■ **RECORDS FOR THIS EXERCISE**

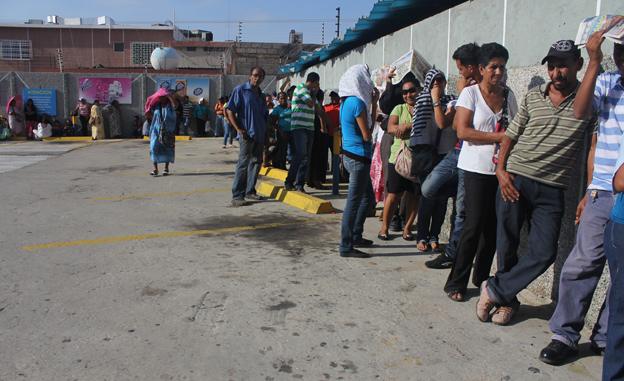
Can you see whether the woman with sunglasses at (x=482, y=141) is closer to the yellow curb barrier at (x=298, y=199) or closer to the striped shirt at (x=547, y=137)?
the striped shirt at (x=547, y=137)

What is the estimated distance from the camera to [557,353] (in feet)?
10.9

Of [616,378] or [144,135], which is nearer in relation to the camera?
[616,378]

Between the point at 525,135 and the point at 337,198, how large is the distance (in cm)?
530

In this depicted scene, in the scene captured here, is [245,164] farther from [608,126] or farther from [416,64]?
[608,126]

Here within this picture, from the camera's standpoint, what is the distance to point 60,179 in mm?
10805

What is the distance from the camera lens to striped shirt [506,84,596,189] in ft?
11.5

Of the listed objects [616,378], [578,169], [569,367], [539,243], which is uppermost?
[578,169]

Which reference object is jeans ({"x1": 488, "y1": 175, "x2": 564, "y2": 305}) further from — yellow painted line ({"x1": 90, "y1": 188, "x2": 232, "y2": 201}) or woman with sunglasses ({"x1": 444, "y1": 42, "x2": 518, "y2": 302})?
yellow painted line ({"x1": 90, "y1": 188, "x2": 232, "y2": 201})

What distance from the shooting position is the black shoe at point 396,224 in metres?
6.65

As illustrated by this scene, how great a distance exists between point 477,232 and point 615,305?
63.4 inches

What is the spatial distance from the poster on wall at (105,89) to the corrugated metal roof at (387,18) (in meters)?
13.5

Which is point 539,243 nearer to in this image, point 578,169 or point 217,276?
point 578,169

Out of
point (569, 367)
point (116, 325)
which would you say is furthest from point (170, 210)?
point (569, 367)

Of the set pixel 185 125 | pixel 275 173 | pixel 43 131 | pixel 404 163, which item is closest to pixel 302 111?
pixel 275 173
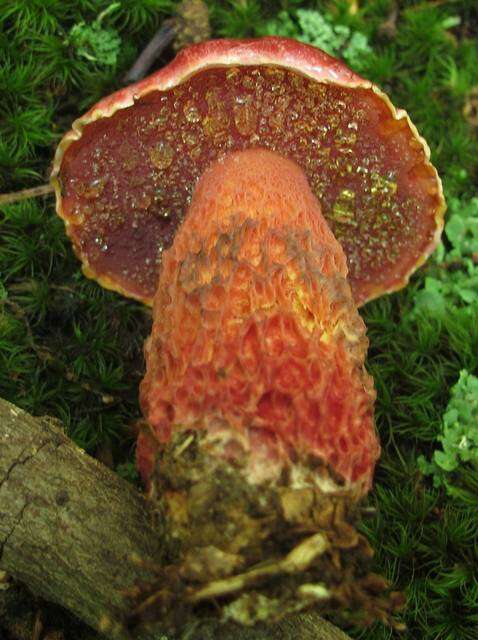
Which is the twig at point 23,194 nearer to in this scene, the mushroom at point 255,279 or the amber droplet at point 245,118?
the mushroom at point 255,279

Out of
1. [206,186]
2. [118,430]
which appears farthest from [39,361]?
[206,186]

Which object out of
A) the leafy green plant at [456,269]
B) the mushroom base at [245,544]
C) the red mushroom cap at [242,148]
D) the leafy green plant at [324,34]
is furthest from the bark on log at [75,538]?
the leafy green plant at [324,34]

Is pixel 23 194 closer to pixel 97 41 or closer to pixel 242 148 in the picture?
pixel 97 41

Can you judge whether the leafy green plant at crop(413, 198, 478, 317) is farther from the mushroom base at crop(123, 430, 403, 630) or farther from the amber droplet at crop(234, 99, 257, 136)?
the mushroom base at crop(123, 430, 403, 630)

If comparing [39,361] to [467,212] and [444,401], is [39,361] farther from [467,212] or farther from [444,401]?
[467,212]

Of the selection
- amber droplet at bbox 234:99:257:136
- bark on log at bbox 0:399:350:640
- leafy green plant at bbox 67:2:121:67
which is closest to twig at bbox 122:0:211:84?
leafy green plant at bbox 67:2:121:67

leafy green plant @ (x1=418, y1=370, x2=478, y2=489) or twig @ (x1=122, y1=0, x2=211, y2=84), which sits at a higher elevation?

■ **THE PROBLEM**
Update the rows from the line containing "Between the point" through the line containing "63.4 inches", inclusive, by changing "striped shirt" to "striped top" and leaving everything else as it is. Give back only those lines.

■ **RESPONSE TO THIS TASK**
Between the point at 525,135 and the point at 337,198, how large is the distance (in cm)?
530

In this depicted scene, in the scene captured here, is [245,164] farther from [608,126] or farther from [416,64]?
[608,126]

Here within this picture, from the camera's standpoint, what is the distance to point 60,179 in mm?
10805

What is the distance from the camera lens to striped top [506,84,596,189] in ft?
11.5

Of the listed objects [616,378], [578,169], [569,367], [539,243], which is uppermost?
[578,169]

Which reference object is jeans ({"x1": 488, "y1": 175, "x2": 564, "y2": 305}) further from — yellow painted line ({"x1": 90, "y1": 188, "x2": 232, "y2": 201}) or woman with sunglasses ({"x1": 444, "y1": 42, "x2": 518, "y2": 302})?
yellow painted line ({"x1": 90, "y1": 188, "x2": 232, "y2": 201})

What distance from the shooting position is the black shoe at point 396,224 in metres?
6.65

As illustrated by this scene, how great a distance exists between point 477,232 and point 615,305?
63.4 inches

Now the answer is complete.